It was a day pockmarked with gyrations, mostly on the downside, but the underlying tensions in the world provided enough demand for gold to rebound from those drops and close with a very small gain. The $1,410 -$1,415 day range it was in before the pit session got rolling was tested three times on the downside, and bent out of shape twice. Nonetheless, gold moved back into the range by the close.
Starting a little above $1,415 at 8 AM ET, the metal slid down to $1,409 before rebounding to around $1,410. Aiding and abetting the slide was a better than expected personal-income gain, with a worse-than-expected rise in personal consumption. Jitters before the release of the National Realtor Association's pending home sales index, at 10:00, drove gold down to $1,408. Those nerves proved to be misplaced, as January's number showed a decline of 2.8% and December's was sharply revised from a 2% increase to a 3.2% drop. Drawing strength from that awful revision, gold leapt up to $1,416.
However, the $1,415 ceiling did it work. Gold descended to around $1,414 and stayed there until morning had turned into afternoon. Then, it slowly declined until it fell out of bed to $1,409 around 1:30. That doleful end to the pit session was mostly reversed as gold headed up to $1,411. Then, the decline resumed as more selling entered the picture; around 2:45, the metal touched a daily low of $1,404.00. Again, the fall was reversed by new buyers coming into the market. Gold climbed back to around $1,411 and stayed there as the battered range ended up holding. As of the end of regular trading the spot price was $1,411.20 for a gain of $1.60 on the day. [Unfortunately, I missed the Kitco Gold Index read for the end of the day - my apologies. The strengthening-greenback component was around +$7.00, while predominant selling was near -$5.40.]
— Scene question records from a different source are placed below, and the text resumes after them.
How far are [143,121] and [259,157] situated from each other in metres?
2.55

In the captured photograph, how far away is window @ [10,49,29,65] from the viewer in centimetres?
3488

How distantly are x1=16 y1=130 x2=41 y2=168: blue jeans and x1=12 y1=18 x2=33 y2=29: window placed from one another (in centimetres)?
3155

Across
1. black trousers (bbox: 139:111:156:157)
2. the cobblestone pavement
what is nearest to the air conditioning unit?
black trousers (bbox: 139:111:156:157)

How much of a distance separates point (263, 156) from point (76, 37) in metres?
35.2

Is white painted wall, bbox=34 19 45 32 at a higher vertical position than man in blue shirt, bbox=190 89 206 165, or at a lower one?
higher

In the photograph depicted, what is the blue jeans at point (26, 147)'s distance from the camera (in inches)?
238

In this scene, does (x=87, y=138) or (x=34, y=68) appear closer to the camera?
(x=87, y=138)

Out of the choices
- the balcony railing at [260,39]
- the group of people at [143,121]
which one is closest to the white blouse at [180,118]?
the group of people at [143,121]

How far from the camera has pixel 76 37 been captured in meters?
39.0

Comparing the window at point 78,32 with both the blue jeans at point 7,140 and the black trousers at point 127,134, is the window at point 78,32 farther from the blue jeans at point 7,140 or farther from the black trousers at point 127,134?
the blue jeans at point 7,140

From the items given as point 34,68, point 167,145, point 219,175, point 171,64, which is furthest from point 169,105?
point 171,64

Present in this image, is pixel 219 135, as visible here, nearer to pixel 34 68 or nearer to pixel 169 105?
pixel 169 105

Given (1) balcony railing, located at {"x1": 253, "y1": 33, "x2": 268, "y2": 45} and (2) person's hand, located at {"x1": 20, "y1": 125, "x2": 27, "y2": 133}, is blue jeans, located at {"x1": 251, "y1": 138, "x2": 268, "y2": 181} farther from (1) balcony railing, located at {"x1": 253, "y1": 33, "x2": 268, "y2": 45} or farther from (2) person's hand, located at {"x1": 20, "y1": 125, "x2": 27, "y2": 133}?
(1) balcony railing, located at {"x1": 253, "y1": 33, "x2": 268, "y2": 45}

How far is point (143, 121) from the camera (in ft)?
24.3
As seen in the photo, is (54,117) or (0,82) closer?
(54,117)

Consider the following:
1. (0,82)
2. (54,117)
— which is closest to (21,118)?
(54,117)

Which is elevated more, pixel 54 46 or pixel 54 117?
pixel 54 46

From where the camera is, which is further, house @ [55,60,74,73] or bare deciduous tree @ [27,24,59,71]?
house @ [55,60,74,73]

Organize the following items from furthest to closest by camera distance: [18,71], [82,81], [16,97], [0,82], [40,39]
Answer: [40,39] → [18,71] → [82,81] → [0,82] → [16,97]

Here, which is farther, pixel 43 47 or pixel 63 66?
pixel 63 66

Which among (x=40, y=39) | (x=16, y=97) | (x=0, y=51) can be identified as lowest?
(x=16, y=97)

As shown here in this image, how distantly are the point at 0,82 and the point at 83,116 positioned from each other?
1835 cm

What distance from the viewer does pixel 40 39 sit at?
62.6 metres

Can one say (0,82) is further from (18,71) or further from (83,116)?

Gold's six-month chart, from Stockcharts.com, shows today's action as stuck in a wider short-term interday range of $1,400 - $1,420:
Despite today's falls, the body of today's candlestick is higher than those of the last four days. Gold's RSI level, found at the top of its chart, is still close to the 70 overbought level. Reversals still make their appearance, but new demand is plentiful enough at lower prices to make them a temporary intraday phenomenon. This underlying strength is keeping a substantial pullback from visiting the metal.
The U.S. Dollar Index lacks such strength, as is evident from its descent below 77. After plummeting early in the morning, the Index stayed stuck in a range between 76.75 and 77.0. A late-morning attempt to get above 77 was defeated, as was a second attempt a little after 1:00. Thus double-topping, the Index slumped to around 76.9. As of 5:30, it was at 76.885.
Its own six-month chart, also from Stockcharts.com, shows a slow but definite erosion of its value in the short term:
The Index has moved below the 77 support level, but not by much as of now. Its Moving Average Convergence-Divergence lines, found at the bottom of its chart, are three trading days into a bearish configuration. Despite the deteriorating technical picture, 77 still has made for a potent support level. If the Index continues dropping, it's likely to do so without much conviction at these levels.
As for gold, subsurface demand surfacing at lower levels has kept it above $1,410. Although shocking (or galvanizing) headlines from the Middle East and North Africa are now absent, tensions still simmer; the same goes for inflation worries. This simmerage has put a flexible floor under the metal for now. Gold might sink below $1,410 in the overnight session, but a test of $1,400 looks unlikely as long as that underlying demand is still there.